History

Spain
- Name: Raposa
- Namesake: Vixen (in Spanish)
- Launched: 1804
- Captured: 7 January 1806

United Kingdom
- Name: HMS Raposa
- Builder: Spanish
- Acquired: 7 January 1806, by capture
- Fate: Grounded 15 February 1808 and scuttled by her crew

General characteristics
- Tons burthen: 173 (bm)
- Sail plan: Brig
- Complement: 55
- Armament: 12 guns

= HMS Raposa =

Brig of the Royal Navy

HMS Raposa was the Spanish brig Raposa, launched in 1804. A cutting out expedition in 1806 by boats from HMS Franchise in the western Caribbean captured her. The Royal Navy subsequently took her into service under her existing name. Raposa served in the Caribbean, repeatedly recapturing merchant ships that had fallen victim to French privateers. Thirteen months after being captured she ran aground while pursuing enemy ships. When they were unable to refloat Raposa, her crew set fire to her to avoid her capture, destroying her.

==British service==

===Capture===
In January 1806 Captain Charles Dashwood of HMS Franchise received information that several Spanish vessels had anchored in the Bay of Campeche and he determined to try to cut them out. On the night of 6 January Franchise arrived some five leagues off the town of Campeche and Dashwood had her anchor in four fathoms as the water was too shallow to come any closer. He then sent in three of Franchises boats under the command of Lieutenants John Fleming and Peter Douglas, his first and third lieutenants, and Lieutenant Mends of the Marines.

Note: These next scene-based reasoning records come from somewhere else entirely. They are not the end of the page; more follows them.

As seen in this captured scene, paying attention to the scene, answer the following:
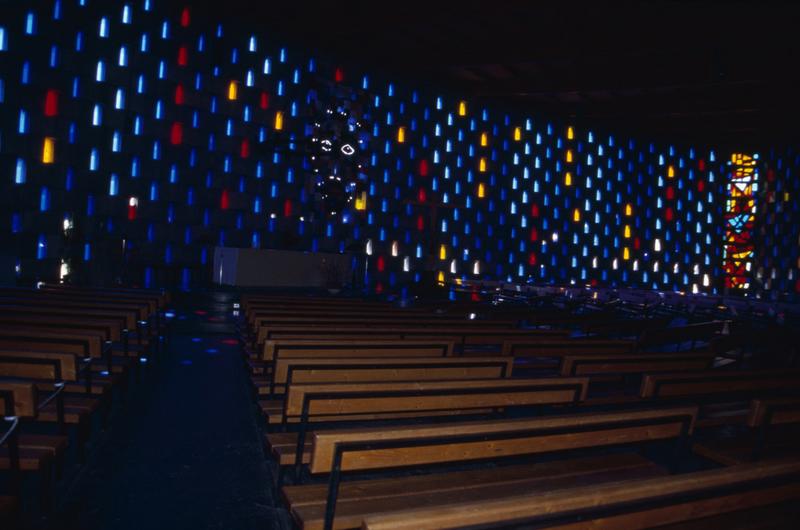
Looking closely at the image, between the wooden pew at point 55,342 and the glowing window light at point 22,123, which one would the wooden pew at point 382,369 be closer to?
the wooden pew at point 55,342

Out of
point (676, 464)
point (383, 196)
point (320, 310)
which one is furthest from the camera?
point (383, 196)

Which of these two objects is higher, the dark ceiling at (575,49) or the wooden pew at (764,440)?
the dark ceiling at (575,49)

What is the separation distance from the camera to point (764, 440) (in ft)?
11.2

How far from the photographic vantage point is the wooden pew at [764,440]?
2.88 metres

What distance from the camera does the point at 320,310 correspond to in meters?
6.91

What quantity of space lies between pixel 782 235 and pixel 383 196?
804 inches

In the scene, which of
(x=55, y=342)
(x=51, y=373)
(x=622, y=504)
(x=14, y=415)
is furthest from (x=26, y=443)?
(x=622, y=504)

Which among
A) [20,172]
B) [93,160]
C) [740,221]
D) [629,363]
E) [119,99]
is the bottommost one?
[629,363]

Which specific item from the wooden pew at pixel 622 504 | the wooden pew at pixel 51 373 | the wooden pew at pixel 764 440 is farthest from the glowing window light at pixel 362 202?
the wooden pew at pixel 622 504

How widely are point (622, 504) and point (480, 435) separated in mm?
603

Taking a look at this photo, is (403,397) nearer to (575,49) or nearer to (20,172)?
(20,172)

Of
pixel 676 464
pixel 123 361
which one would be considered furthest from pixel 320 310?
pixel 676 464

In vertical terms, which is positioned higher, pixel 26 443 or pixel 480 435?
pixel 480 435

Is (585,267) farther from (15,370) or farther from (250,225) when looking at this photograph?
(15,370)
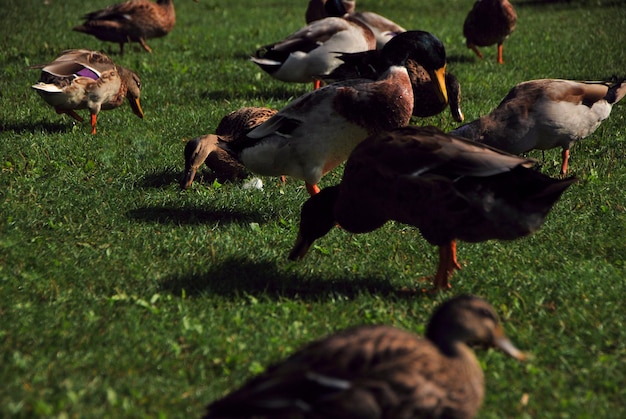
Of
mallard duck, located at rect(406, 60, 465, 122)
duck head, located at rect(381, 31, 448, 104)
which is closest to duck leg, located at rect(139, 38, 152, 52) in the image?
mallard duck, located at rect(406, 60, 465, 122)

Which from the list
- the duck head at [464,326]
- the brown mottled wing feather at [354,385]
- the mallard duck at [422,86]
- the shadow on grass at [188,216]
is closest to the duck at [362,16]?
the mallard duck at [422,86]

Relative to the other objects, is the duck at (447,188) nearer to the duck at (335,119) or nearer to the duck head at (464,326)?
the duck at (335,119)

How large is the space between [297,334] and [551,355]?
143cm

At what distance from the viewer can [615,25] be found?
628 inches

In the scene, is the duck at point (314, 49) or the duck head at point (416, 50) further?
the duck at point (314, 49)

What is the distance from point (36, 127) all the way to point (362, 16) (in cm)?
506

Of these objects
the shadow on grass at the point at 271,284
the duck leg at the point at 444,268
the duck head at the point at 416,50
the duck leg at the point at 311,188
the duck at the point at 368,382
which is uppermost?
the duck head at the point at 416,50

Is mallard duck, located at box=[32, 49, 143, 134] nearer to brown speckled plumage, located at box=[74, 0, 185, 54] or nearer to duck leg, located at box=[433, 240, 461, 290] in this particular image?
brown speckled plumage, located at box=[74, 0, 185, 54]

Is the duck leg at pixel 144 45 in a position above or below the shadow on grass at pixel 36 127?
below

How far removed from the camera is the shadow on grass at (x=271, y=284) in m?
5.41

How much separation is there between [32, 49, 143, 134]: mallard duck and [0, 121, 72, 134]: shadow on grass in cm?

Because of the distance they had to row, the British were unable to approach closely until 4am, by which time the moon had risen, they had been spotted, and the Spaniards alerted. The Spanish vessels consisted of two naval brigs, one of 20 guns and 180 men, and another of 12 guns and 90 men, a schooner armed with eight guns, and seven gunboats, each armed with two guns. They opened fire on the approaching row boats and might have destroyed the attack had Lieutenant Fleming not led his three boats to the smaller of the brigs and boarded her. After about ten minutes of hand-to-hand fighting, the British captured her and were sailing her out, pursued by the other Spanish vessels, which continued to fire on them. The British returned fire from their prize and their boats and the Spanish vessels withdrew.

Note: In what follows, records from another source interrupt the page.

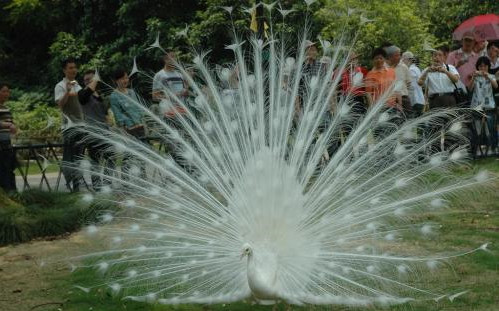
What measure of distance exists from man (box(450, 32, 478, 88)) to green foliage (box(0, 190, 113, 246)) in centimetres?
711

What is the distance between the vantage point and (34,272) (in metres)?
6.44

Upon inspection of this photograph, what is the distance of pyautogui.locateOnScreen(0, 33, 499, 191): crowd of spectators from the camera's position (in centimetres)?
614

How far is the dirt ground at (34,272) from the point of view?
18.4ft

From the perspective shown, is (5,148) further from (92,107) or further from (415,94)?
(415,94)

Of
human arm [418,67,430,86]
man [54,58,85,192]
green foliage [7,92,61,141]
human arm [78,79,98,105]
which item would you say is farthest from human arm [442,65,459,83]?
green foliage [7,92,61,141]

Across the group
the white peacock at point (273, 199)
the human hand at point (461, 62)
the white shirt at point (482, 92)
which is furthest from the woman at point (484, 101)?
the white peacock at point (273, 199)

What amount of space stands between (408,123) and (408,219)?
0.82 metres

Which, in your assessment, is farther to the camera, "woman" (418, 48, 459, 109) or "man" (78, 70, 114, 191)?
"woman" (418, 48, 459, 109)

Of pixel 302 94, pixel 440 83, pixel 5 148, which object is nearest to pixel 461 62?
pixel 440 83

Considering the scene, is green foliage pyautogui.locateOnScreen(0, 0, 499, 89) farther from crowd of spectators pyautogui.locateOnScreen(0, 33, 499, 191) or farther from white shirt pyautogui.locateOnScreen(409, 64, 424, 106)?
white shirt pyautogui.locateOnScreen(409, 64, 424, 106)

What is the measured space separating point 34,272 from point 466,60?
8.78m

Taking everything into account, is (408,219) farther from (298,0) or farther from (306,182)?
(298,0)

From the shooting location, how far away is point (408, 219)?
538 cm

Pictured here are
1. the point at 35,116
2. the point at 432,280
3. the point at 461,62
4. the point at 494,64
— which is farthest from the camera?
the point at 35,116
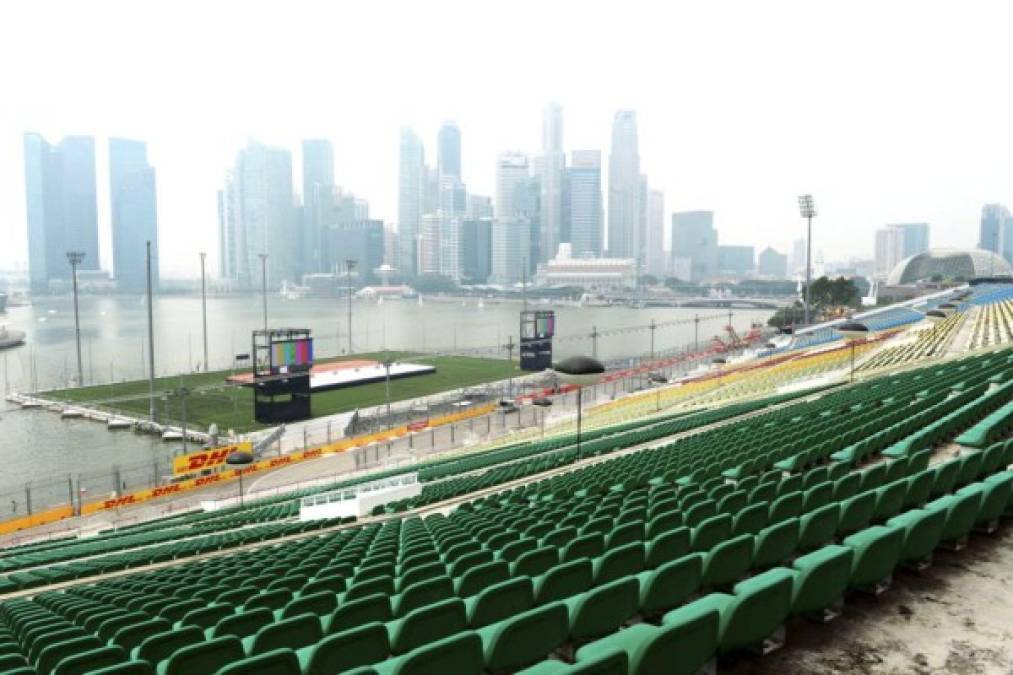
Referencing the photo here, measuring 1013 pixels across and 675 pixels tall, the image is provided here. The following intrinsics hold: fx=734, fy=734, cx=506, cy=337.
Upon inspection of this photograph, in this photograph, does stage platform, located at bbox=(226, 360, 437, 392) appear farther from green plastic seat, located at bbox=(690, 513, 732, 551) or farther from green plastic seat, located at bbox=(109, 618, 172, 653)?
green plastic seat, located at bbox=(690, 513, 732, 551)

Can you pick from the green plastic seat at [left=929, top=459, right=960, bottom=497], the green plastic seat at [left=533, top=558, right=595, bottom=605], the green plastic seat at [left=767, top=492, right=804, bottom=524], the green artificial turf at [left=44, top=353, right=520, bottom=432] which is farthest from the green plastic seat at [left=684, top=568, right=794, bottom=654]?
the green artificial turf at [left=44, top=353, right=520, bottom=432]

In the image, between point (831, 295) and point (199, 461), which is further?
point (831, 295)

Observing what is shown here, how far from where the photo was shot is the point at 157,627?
5.05 m

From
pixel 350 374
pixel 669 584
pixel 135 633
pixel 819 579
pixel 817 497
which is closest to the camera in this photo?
pixel 819 579

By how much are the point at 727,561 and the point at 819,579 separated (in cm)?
76

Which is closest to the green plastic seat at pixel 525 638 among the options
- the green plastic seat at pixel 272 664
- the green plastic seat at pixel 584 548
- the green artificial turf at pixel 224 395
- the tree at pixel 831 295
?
the green plastic seat at pixel 272 664

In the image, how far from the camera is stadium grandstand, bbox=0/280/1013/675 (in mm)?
3324

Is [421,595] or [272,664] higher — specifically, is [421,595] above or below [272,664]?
below

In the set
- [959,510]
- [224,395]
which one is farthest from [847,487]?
[224,395]

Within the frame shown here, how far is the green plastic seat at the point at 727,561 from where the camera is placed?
4393 millimetres

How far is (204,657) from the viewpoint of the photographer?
358cm

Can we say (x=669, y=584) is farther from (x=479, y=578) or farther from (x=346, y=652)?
(x=346, y=652)

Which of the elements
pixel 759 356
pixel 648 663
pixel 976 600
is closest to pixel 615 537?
pixel 976 600

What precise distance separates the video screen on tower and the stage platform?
1099cm
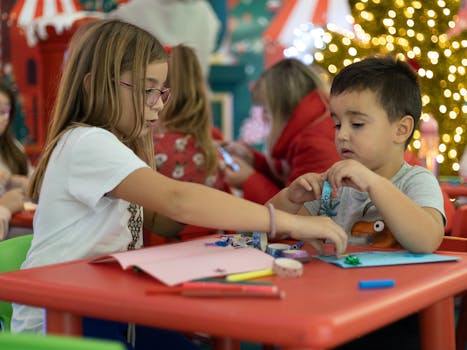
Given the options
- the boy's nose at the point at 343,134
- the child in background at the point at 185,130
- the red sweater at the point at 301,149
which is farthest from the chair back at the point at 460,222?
the child in background at the point at 185,130

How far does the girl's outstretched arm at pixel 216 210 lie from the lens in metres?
1.26

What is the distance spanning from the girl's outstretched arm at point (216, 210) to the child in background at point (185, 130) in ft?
4.60

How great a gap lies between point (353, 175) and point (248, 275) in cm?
36

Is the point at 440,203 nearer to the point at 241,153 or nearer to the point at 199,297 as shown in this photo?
the point at 199,297

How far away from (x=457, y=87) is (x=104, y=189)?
1.36 m

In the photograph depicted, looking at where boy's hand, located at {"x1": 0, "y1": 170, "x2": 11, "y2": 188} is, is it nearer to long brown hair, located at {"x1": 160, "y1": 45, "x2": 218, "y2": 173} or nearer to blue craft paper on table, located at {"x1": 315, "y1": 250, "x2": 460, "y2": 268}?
Result: long brown hair, located at {"x1": 160, "y1": 45, "x2": 218, "y2": 173}

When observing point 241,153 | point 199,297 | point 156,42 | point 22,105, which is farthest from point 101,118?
point 22,105

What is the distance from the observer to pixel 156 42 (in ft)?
5.17

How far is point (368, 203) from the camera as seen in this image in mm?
1595

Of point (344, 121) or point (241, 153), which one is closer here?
point (344, 121)

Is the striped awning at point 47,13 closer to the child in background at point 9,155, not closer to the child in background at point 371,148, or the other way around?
the child in background at point 9,155

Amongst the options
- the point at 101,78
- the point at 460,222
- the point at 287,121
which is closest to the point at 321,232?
the point at 101,78

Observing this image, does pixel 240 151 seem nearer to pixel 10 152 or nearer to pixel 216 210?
pixel 10 152

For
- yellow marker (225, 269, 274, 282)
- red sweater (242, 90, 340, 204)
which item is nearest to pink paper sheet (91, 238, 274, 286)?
yellow marker (225, 269, 274, 282)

The captured vessel turned out to be the brig Raposa, pierced for 16 guns but mounting only 12, and also carrying some coehorns, swivel guns, and small arms. She had a crew of 90 men, but her captain, Don Joaquin de la Cheva and most of his officers were ashore, with the result that there were only 75 men on aboard. The Spanish suffered five men killed, not including some who drowned when they jumped overboard, and the senior officer on board and 25 men wounded, many mortally. The British had only seven men wounded. Dashwood sent all the Spanish wounded and prisoners ashore under a flag of truce as they could receive better care ashore.

===British service===
The British took the corvette into service under her existing name, commissioning her at Jamaica under Lieutenant Colin Campbell. In June Lloyd's List reported that Raposa had detained Union, Smart, master, as she was sailing from New York to St Domingo. On 27 May 1807 two French privateers captured Eliza, Grantham, master, off Heneagn as Eliza was sailing from Jamaica to Dublin. The next day a French privateer captured Valentine, Nicholson, master, off Cuba as Valentine was sailing from Jamaica to Liverpool. Raposa recaptured Eliza and Valentine and sent them into Jamaica.

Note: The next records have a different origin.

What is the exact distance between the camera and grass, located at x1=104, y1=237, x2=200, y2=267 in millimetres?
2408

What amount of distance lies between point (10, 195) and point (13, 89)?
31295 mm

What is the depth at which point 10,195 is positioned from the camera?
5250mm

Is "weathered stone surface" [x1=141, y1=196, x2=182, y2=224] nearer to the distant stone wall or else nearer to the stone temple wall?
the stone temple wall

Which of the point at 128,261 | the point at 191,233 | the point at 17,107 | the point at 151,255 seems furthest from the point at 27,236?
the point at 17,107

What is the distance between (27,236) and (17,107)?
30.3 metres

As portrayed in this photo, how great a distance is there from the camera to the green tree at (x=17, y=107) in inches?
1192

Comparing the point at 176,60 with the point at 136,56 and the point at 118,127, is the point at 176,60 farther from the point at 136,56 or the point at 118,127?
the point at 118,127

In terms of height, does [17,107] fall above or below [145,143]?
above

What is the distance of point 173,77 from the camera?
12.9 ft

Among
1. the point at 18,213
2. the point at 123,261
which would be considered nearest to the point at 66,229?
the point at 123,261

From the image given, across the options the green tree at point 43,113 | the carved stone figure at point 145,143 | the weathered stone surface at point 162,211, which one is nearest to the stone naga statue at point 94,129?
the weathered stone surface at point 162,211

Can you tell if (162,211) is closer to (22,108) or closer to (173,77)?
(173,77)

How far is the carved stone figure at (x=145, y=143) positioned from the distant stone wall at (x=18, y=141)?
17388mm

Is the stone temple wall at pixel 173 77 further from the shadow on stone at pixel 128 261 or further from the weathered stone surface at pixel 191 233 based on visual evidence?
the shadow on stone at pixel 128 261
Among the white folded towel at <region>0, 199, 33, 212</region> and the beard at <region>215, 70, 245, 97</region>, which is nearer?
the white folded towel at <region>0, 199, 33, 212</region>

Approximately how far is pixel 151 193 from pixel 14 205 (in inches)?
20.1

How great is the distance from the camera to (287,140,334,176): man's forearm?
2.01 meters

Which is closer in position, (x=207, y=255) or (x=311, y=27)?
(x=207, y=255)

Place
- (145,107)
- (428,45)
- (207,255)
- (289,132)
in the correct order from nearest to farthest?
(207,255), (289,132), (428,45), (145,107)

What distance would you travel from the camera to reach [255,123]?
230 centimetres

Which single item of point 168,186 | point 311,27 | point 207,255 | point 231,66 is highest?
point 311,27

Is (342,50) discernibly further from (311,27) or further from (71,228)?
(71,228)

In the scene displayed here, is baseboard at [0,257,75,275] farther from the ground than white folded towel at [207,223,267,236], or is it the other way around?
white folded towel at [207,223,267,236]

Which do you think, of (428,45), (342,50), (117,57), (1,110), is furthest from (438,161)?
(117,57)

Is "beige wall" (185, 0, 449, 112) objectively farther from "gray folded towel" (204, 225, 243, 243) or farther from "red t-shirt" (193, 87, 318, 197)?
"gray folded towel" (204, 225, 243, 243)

In August, Rapsoa was at Port Royal, Jamaica, having delivered a letter and some enclosures from General Francisco de Miranda, the Venezuelan revolutionary. Campbell's replacement was Lieutenant James Violet (or Violett) On 15 December, a French privateer captured Lady Nugent, Staples, master, as Lady Nugent was sailing from Port Antonio to Morant Bay, Jamaica. Raposa recaptured Lady Nugent the same day.

===Grounded and burnt===
On 14 February 1808, Raposa was cruising in the Caribbean Sea some 50 nmi west of Cartagena, New Granada, when she sighted a schooner and three sloops. Spanish records state that these were Volador and three gunboats (cañoneras), all under the command of Teniente de fragata Antonio Gastón de Iriarte y Navarrete.

Raposa chased them to an island where they anchored and formed a line abreast. As Raposa sailed towards them she hit a sandbank. Seeing that she was aground, the enemy vessels came towards her in the late afternoon, and at dusk took up position in line abreast ahead of her. During the night Raposas crew endeavoured to lighten her, but were unable to free her. At five in the morning Violett surrendered, but not before he and the crew were able to set fire to Raposa and take to her boats. The enemy ships then took all 55 men prisoner.

The subsequent court martial of Violett, his officers, and crew, took place on 11 April aboard at Port Royal. The court martial honourably acquitted them all, and praised Lieutenant Violet's gallant conduct. It presented him his sword "with a very handsome eulogium."